Horrors that most of us can’t imagine are daily occupational hazards for police officers, firefighters, paramedics, and other first responders.
First responders spend their lives helping people, but they sometimes struggle to seek help themselves.

Detective Sgt. Matt Lindemeyer investigates crimes against children, an inherently stressful line of work. He also remembers a suicide he witnessed early in his career.

“Unfortunately she put the gun to her chin and she made the comment, ‘I’ve been wanting to do this ever since I was 14,’” said Lindemeyer.

Horrors that most of us can’t imagine are daily occupational hazards for police officers, firefighters, paramedics, and other first responders. In the worst of circumstances first responders help everyday people in need, sometime heroically.

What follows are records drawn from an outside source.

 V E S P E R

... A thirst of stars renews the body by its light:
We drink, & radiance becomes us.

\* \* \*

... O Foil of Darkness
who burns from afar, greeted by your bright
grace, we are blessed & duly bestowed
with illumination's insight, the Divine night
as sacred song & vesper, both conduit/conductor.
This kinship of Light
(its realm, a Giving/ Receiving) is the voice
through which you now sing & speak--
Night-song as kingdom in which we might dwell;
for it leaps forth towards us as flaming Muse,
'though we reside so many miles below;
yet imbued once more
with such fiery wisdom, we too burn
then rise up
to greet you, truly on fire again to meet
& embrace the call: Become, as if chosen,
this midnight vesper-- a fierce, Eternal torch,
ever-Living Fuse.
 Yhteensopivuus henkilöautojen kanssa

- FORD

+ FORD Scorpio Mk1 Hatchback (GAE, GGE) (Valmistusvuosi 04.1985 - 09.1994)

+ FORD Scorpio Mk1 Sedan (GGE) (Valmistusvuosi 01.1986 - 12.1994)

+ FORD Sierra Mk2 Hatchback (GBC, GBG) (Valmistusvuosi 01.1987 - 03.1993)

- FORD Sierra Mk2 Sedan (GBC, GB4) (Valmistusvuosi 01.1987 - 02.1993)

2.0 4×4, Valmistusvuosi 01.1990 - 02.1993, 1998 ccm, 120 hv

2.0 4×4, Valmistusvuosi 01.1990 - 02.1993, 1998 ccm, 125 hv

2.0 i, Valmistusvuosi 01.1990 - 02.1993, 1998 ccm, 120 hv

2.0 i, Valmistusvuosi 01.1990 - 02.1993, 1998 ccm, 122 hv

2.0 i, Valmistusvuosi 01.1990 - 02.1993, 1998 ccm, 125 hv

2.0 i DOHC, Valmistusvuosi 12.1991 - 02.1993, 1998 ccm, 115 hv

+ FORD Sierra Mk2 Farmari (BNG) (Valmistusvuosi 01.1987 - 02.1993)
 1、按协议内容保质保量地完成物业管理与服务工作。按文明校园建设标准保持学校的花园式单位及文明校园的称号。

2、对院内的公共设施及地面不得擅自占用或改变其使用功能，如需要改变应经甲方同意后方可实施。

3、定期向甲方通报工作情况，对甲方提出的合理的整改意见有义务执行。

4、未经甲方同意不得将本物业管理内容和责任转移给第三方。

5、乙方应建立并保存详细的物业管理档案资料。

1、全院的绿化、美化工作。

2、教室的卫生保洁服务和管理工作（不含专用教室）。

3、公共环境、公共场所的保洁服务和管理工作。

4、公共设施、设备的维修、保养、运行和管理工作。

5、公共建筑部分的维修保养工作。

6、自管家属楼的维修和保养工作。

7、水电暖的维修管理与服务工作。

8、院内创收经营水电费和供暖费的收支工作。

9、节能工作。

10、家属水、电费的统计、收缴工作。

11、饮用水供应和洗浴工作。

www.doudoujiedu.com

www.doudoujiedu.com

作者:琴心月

But it turns that helping others often hurts the first responder.

“It can affect your mind. It can affect your heart, it can affect your soul, affect your relationships, marriages, how you treat the community,” said Kansas City police captain Darren Ivey. 

Captain Ivey is one of the trainers for a program called Building Resilience: Surviving Secondary Trauma For First Responders. The program is open to law enforcement, firefighters, paramedics and emergency medical technicians, juvenile officers, and prosecutors. Ivey spent three days in St. Louis training first responders to recognize the physical and emotional toll of their professions and emphasize the importance of seeking professional help. 

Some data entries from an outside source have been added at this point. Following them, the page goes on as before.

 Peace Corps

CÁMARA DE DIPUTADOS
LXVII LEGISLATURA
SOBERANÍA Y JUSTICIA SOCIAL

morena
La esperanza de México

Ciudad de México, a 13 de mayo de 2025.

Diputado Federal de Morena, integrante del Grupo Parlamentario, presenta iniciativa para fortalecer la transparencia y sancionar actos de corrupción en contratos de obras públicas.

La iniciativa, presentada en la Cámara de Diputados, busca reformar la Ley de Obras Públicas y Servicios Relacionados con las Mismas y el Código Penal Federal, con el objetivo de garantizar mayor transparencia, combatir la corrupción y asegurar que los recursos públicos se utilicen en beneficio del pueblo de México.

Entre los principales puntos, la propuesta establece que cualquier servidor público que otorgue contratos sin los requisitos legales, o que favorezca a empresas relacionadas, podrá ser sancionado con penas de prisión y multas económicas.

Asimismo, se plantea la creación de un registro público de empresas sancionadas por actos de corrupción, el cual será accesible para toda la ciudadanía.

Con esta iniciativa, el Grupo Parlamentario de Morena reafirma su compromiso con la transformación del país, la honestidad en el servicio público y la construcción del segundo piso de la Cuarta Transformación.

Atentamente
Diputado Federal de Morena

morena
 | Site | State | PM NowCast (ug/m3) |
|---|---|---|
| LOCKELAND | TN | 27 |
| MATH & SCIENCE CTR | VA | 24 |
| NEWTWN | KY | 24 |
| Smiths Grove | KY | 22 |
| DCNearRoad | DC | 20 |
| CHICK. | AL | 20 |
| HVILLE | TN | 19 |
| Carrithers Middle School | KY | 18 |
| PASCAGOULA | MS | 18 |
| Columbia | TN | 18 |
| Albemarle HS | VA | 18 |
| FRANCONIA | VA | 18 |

“Anybody who’s in a helping profession has grown up in a culture of not asking for help,” said Ivey. “Suck it up. Don’t ask for help. Put your feelings aside. Throw a little dirt on it and get back to work. The ones who run towards the gunfire are the ones who are going to run away from the doctors.”

'First to respond, last to seek help' is a phrase often associated with first responders because they don’t want to be viewed as weak. That’s why Ivey said the goal of Building Resilience is to change the first responder culture.

“I really think I’m starting to see a tipping point. More people are asking for help,” said Ivey.

Lindemeyer agrees.

“Society is changing. It’s becoming more acceptable for people to show that they’re vulnerable because we are human and it's OK seek seek help to work through it,” said Lindemeyer.